THE PROBLEM
Convert everything from the line containing "What distance must" down to the last of the rows into a Markdown table with the columns n and Line. Number each line in n, put its text in Line, and leave out blank lines.

DATA ROWS
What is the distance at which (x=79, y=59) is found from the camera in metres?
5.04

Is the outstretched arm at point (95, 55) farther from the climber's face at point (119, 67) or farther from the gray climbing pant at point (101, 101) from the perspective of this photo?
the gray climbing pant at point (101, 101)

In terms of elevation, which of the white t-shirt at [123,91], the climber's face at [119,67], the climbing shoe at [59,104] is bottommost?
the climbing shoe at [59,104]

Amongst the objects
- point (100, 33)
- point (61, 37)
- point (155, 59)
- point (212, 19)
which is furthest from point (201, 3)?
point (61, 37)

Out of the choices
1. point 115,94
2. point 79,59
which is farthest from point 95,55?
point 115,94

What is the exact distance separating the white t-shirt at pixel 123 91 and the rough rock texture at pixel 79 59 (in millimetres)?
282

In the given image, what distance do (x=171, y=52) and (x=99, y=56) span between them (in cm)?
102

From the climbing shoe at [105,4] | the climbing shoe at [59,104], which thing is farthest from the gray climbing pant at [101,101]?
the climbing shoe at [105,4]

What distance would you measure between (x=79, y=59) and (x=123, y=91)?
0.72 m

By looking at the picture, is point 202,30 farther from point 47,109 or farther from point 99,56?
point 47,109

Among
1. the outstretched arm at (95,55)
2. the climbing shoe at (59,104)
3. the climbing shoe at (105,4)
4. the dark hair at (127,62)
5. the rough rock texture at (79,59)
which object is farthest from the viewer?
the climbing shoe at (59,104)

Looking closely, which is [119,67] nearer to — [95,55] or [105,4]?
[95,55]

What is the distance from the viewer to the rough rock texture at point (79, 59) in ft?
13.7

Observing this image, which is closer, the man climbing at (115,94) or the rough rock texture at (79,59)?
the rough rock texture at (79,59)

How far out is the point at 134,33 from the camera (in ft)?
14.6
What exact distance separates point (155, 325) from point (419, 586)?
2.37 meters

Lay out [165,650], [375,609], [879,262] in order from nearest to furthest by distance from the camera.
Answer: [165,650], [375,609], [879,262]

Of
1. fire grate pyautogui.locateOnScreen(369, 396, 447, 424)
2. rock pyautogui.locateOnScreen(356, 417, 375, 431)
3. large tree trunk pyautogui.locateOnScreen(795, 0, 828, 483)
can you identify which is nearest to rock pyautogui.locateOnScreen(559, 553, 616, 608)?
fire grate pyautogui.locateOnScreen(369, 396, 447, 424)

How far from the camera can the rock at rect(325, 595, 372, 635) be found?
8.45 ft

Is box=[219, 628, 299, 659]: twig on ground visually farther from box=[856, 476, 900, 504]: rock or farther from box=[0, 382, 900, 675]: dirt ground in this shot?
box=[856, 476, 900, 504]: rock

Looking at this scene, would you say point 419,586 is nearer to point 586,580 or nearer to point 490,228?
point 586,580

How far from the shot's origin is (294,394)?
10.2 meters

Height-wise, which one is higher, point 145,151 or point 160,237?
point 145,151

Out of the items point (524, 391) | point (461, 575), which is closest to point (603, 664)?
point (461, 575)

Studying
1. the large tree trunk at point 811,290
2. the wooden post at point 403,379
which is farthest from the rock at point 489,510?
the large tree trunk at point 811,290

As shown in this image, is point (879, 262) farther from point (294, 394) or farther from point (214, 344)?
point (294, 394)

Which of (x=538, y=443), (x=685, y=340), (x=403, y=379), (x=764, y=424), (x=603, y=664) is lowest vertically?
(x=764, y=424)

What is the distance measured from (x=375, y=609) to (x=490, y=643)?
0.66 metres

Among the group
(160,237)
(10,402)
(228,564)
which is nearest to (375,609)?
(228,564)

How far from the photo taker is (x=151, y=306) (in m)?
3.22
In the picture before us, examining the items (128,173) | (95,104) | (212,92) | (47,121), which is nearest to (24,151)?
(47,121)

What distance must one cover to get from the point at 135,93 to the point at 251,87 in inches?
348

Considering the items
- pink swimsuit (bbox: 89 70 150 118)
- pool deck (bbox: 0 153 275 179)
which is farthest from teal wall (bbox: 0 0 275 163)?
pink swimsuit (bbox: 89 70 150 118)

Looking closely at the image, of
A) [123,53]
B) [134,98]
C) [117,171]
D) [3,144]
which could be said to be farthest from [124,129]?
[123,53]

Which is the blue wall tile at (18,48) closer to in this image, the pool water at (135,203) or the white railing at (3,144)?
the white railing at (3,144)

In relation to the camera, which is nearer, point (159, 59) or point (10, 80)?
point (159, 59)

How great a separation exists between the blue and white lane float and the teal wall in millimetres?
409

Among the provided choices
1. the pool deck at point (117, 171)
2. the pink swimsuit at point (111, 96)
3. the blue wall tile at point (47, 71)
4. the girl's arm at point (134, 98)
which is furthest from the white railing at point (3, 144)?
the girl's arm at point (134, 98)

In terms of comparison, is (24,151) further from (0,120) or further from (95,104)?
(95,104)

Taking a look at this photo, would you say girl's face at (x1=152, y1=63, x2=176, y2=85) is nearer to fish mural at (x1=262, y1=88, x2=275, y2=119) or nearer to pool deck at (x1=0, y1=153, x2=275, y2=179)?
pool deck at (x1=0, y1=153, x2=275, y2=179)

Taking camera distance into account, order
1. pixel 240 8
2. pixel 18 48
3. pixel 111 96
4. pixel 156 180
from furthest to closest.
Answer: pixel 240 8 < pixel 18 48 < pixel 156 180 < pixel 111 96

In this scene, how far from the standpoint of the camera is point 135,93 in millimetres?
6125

REPLY
| n | Line |
|---|---|
| 1 | What distance must one cover to get from the point at 135,93 to the point at 251,87 in inches? |
| 2 | 348 |
| 3 | Considering the items |
| 4 | - pink swimsuit (bbox: 89 70 150 118) |
| 5 | - pool deck (bbox: 0 153 275 179) |
| 6 | which is farthest from teal wall (bbox: 0 0 275 163)? |
| 7 | pink swimsuit (bbox: 89 70 150 118) |
| 8 | Looking closely at the image, of |
| 9 | A) [123,53] |
| 10 | B) [134,98] |
| 11 | C) [117,171] |
| 12 | D) [3,144] |
| 13 | which could be said to be farthest from [124,129]? |
| 14 | [123,53] |
| 15 | Which is the blue wall tile at (18,48) closer to in this image, the pool water at (135,203) or the white railing at (3,144)? |
| 16 | the white railing at (3,144) |
| 17 | In relation to the camera, which is nearer, point (159, 59) or point (10, 80)? |
| 18 | point (159, 59) |
| 19 | How great a separation exists between the blue and white lane float and the teal wall in millimetres? |
| 20 | 409 |
| 21 | Among the provided choices |
| 22 | 1. the pool deck at point (117, 171) |
| 23 | 2. the pink swimsuit at point (111, 96) |
| 24 | 3. the blue wall tile at point (47, 71) |
| 25 | 4. the girl's arm at point (134, 98) |
| 26 | which is furthest from the white railing at point (3, 144)? |
| 27 | the girl's arm at point (134, 98) |
| 28 | In terms of comparison, is (24,151) further from (0,120) or further from (95,104)? |
| 29 | (95,104) |
| 30 | Taking a look at this photo, would you say girl's face at (x1=152, y1=63, x2=176, y2=85) is nearer to fish mural at (x1=262, y1=88, x2=275, y2=119) or nearer to pool deck at (x1=0, y1=153, x2=275, y2=179)? |
| 31 | pool deck at (x1=0, y1=153, x2=275, y2=179) |
| 32 | Taking camera distance into account, order |
| 33 | 1. pixel 240 8 |
| 34 | 2. pixel 18 48 |
| 35 | 3. pixel 111 96 |
| 36 | 4. pixel 156 180 |
| 37 | from furthest to closest. |
| 38 | Answer: pixel 240 8 < pixel 18 48 < pixel 156 180 < pixel 111 96 |
| 39 | In this scene, how far from the standpoint of the camera is point 135,93 in millimetres? |
| 40 | 6125 |